** Exercise details **
Set down all of the records word for word.

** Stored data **
# # #

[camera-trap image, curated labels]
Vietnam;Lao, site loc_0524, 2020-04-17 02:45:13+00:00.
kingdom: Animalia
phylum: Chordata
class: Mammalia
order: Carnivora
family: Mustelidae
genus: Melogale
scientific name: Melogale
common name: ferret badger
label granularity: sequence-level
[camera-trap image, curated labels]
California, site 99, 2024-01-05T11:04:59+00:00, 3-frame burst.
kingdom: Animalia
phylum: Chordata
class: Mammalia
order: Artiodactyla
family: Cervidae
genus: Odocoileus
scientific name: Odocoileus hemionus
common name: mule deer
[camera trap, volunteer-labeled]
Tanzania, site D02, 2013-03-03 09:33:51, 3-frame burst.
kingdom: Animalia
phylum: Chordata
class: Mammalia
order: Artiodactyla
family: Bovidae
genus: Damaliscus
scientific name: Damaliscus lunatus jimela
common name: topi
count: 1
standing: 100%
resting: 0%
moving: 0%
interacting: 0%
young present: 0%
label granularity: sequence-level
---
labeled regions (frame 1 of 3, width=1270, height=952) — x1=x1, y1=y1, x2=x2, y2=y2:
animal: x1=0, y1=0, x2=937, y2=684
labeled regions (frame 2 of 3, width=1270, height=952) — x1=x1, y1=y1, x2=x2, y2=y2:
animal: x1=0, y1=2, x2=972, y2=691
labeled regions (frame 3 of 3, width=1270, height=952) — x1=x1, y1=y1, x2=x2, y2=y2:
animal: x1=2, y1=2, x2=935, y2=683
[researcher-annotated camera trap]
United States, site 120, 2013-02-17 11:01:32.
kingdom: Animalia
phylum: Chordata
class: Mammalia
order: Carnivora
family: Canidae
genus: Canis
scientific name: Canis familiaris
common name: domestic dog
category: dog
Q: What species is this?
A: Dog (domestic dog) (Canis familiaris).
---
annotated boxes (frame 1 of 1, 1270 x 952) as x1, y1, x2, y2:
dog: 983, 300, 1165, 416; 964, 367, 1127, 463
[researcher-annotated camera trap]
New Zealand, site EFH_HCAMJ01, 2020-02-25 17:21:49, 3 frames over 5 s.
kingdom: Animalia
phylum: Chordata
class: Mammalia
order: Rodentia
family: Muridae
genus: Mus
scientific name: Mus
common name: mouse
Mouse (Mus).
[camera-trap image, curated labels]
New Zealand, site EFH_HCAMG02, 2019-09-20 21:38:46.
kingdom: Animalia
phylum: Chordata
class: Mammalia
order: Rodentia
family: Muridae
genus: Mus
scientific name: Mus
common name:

# # #

** The completed task **
[camera-trap image, curated labels]
Vietnam;Lao, site loc_0524, 2020-04-17 02:45:13+00:00.
kingdom: Animalia
phylum: Chordata
class: Mammalia
order: Carnivora
family: Mustelidae
genus: Melogale
scientific name: Melogale
common name: ferret badger
label granularity: sequence-level
[camera-trap image, curated labels]
California, site 99, 2024-01-05T11:04:59+00:00, 3-frame burst.
kingdom: Animalia
phylum: Chordata
class: Mammalia
order: Artiodactyla
family: Cervidae
genus: Odocoileus
scientific name: Odocoileus hemionus
common name: mule deer
[camera trap, volunteer-labeled]
Tanzania, site D02, 2013-03-03 09:33:51, 3-frame burst.
kingdom: Animalia
phylum: Chordata
class: Mammalia
order: Artiodactyla
family: Bovidae
genus: Damaliscus
scientific name: Damaliscus lunatus jimela
common name: topi
count: 1
standing: 100%
resting: 0%
moving: 0%
interacting: 0%
young present: 0%
label granularity: sequence-level
---
labeled regions (frame 1 of 3, width=1270, height=952) — x1=x1, y1=y1, x2=x2, y2=y2:
animal: x1=0, y1=0, x2=937, y2=684
labeled regions (frame 2 of 3, width=1270, height=952) — x1=x1, y1=y1, x2=x2, y2=y2:
animal: x1=0, y1=2, x2=972, y2=691
labeled regions (frame 3 of 3, width=1270, height=952) — x1=x1, y1=y1, x2=x2, y2=y2:
animal: x1=2, y1=2, x2=935, y2=683
[researcher-annotated camera trap]
United States, site 120, 2013-02-17 11:01:32.
kingdom: Animalia
phylum: Chordata
class: Mammalia
order: Carnivora
family: Canidae
genus: Canis
scientific name: Canis familiaris
common name: domestic dog
category: dog
Q: What species is this?
A: Dog (domestic dog) (Canis familiaris).
---
annotated boxes (frame 1 of 1, 1270 x 952) as x1, y1, x2, y2:
dog: 983, 300, 1165, 416; 964, 367, 1127, 463
[researcher-annotated camera trap]
New Zealand, site EFH_HCAMJ01, 2020-02-25 17:21:49, 3 frames over 5 s.
kingdom: Animalia
phylum: Chordata
class: Mammalia
order: Rodentia
family: Muridae
genus: Mus
scientific name: Mus
common name: mouse
Mouse (Mus).
[camera-trap image, curated labels]
New Zealand, site EFH_HCAMG02, 2019-09-20 21:38:46.
kingdom: Animalia
phylum: Chordata
class: Mammalia
order: Rodentia
family: Muridae
genus: Mus
scientific name: Mus
common name:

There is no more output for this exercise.